**WORK REQUIRED**
Find every line in the records below that contains the word "PACU", and copy each such line.

-------

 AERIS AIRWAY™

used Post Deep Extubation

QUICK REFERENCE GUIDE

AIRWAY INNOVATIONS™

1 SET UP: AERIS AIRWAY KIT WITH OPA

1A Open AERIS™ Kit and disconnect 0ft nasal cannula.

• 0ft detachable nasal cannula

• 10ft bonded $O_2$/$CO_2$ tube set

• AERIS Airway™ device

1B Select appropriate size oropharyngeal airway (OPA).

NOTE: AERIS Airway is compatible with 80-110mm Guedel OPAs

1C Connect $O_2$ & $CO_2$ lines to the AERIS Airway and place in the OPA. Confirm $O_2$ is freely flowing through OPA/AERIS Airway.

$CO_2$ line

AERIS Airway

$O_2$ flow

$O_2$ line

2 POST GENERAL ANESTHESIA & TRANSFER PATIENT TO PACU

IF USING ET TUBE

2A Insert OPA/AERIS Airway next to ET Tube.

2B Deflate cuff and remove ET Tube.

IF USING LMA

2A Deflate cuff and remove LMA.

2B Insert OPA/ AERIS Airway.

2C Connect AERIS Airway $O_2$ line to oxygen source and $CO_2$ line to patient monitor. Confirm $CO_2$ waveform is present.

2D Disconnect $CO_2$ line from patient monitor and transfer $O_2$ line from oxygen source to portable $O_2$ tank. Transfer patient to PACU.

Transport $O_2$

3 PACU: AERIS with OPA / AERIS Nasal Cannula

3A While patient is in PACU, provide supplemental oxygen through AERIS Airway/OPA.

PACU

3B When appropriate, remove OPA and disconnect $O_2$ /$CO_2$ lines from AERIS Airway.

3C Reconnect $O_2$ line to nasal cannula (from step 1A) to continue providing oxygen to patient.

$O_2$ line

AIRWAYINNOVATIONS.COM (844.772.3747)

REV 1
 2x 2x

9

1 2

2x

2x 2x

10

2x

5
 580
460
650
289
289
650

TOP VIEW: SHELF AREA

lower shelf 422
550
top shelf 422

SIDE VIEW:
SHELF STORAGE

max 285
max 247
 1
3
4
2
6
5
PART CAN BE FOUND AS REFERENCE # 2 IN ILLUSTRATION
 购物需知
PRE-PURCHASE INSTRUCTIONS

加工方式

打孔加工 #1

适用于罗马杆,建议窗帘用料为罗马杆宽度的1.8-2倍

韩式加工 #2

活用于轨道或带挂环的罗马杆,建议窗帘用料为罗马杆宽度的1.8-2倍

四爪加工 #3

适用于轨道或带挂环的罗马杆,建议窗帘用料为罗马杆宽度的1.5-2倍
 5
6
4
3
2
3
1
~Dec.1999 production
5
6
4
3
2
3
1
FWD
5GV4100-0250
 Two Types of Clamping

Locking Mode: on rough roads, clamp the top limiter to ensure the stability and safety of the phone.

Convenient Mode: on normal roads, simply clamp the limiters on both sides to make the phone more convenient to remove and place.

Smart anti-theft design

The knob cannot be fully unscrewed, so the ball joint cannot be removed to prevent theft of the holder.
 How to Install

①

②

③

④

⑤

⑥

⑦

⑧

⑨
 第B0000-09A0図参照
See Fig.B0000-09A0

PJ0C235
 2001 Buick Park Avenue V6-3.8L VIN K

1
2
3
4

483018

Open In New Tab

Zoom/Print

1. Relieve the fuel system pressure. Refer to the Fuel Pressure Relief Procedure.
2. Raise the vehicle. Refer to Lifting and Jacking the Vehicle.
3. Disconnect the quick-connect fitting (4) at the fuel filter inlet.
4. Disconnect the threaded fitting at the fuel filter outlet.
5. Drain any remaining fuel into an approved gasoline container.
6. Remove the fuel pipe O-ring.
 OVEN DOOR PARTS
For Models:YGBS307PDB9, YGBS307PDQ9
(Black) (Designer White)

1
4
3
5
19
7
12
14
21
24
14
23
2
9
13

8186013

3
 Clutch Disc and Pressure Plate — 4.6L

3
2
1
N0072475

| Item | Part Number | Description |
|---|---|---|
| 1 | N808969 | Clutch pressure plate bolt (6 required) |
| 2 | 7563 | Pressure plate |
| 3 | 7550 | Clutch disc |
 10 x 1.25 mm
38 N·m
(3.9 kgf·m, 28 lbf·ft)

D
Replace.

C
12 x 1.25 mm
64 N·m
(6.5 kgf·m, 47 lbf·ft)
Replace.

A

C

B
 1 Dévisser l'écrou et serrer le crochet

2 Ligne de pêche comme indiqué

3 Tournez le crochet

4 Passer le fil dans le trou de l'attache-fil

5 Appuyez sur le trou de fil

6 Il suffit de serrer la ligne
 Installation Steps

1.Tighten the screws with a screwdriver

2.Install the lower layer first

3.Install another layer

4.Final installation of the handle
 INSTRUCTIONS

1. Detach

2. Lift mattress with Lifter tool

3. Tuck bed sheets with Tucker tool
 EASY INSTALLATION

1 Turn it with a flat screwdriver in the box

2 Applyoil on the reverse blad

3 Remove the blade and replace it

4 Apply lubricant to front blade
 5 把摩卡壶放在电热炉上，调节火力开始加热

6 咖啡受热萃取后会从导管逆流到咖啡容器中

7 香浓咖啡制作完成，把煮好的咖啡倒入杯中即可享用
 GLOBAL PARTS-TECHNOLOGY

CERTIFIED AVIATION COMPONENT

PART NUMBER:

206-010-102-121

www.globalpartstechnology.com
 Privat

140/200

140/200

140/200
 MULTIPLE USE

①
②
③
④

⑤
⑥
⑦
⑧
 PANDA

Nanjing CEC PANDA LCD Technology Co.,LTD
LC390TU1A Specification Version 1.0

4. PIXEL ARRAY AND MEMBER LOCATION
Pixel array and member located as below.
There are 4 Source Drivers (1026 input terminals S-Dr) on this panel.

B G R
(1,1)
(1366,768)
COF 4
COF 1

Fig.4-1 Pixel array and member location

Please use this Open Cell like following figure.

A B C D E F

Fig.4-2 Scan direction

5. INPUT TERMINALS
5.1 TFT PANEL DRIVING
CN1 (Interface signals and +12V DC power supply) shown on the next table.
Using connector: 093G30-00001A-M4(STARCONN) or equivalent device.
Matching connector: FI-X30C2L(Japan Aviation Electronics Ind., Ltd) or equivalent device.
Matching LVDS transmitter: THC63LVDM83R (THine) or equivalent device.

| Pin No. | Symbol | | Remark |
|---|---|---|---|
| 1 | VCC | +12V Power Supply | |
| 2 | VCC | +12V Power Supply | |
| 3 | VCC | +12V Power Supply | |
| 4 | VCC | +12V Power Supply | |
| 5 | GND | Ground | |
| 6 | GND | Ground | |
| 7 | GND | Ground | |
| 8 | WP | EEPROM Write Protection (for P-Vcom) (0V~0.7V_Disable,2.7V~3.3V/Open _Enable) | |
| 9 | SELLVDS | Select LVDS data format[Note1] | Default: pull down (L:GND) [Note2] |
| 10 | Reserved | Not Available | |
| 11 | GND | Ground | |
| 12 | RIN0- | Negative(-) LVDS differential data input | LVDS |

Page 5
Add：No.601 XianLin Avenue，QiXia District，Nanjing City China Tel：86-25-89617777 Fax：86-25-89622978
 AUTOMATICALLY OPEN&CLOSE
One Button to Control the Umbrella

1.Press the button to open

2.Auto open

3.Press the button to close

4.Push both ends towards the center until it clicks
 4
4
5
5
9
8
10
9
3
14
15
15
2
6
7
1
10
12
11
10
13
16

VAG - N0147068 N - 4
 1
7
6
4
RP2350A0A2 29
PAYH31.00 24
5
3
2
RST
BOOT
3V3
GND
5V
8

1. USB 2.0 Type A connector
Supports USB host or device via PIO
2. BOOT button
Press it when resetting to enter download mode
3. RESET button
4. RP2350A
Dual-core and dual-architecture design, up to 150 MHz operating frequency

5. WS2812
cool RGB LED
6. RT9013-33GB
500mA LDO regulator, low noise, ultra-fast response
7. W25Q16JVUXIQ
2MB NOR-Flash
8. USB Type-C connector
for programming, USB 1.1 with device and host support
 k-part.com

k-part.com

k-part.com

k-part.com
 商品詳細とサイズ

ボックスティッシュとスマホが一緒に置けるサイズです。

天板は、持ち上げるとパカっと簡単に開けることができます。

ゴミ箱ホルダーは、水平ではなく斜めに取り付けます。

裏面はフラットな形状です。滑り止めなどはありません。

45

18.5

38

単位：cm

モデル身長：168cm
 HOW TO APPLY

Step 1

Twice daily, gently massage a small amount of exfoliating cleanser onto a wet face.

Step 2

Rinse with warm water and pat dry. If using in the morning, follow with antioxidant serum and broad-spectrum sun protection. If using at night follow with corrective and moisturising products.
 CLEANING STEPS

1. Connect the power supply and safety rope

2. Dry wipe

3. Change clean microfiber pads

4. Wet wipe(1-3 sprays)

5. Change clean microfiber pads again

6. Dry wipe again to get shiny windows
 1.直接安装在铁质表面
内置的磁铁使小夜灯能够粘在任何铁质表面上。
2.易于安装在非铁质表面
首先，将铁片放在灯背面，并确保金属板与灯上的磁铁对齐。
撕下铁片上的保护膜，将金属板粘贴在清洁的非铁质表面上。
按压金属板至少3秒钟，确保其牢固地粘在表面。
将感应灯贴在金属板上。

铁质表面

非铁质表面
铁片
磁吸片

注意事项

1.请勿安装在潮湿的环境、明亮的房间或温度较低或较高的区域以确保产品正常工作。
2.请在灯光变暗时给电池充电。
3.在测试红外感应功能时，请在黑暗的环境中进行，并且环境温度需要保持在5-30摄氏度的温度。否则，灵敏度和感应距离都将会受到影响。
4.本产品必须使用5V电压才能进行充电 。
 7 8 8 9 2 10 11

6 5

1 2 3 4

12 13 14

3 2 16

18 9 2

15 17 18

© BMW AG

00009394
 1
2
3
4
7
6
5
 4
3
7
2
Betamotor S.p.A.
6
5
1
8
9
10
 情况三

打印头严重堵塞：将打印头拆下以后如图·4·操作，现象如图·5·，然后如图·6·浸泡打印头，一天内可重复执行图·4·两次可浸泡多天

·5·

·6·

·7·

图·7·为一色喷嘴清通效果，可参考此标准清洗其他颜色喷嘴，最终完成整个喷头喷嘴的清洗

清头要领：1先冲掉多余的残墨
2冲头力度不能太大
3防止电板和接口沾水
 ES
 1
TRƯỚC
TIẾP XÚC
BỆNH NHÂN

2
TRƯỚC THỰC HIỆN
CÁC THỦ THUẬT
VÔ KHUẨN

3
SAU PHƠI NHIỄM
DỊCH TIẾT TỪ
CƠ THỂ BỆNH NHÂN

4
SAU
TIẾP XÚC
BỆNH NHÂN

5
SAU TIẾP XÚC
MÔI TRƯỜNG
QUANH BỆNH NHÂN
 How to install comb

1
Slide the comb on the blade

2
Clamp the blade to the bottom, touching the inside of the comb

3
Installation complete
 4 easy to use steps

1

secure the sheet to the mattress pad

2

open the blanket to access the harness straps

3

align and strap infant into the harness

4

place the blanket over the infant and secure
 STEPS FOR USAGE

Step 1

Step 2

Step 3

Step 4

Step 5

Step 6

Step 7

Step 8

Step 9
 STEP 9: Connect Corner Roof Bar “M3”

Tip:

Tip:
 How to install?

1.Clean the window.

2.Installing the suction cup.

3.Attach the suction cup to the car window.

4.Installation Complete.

-------

**ANSWER TO THIS EXERCISE**
2 POST GENERAL ANESTHESIA & TRANSFER PATIENT TO PACU
2D Disconnect $CO_2$ line from patient monitor and transfer $O_2$ line from oxygen source to portable $O_2$ tank. Transfer patient to PACU.
3 PACU: AERIS with OPA / AERIS Nasal Cannula
3A While patient is in PACU, provide supplemental oxygen through AERIS Airway/OPA.
PACU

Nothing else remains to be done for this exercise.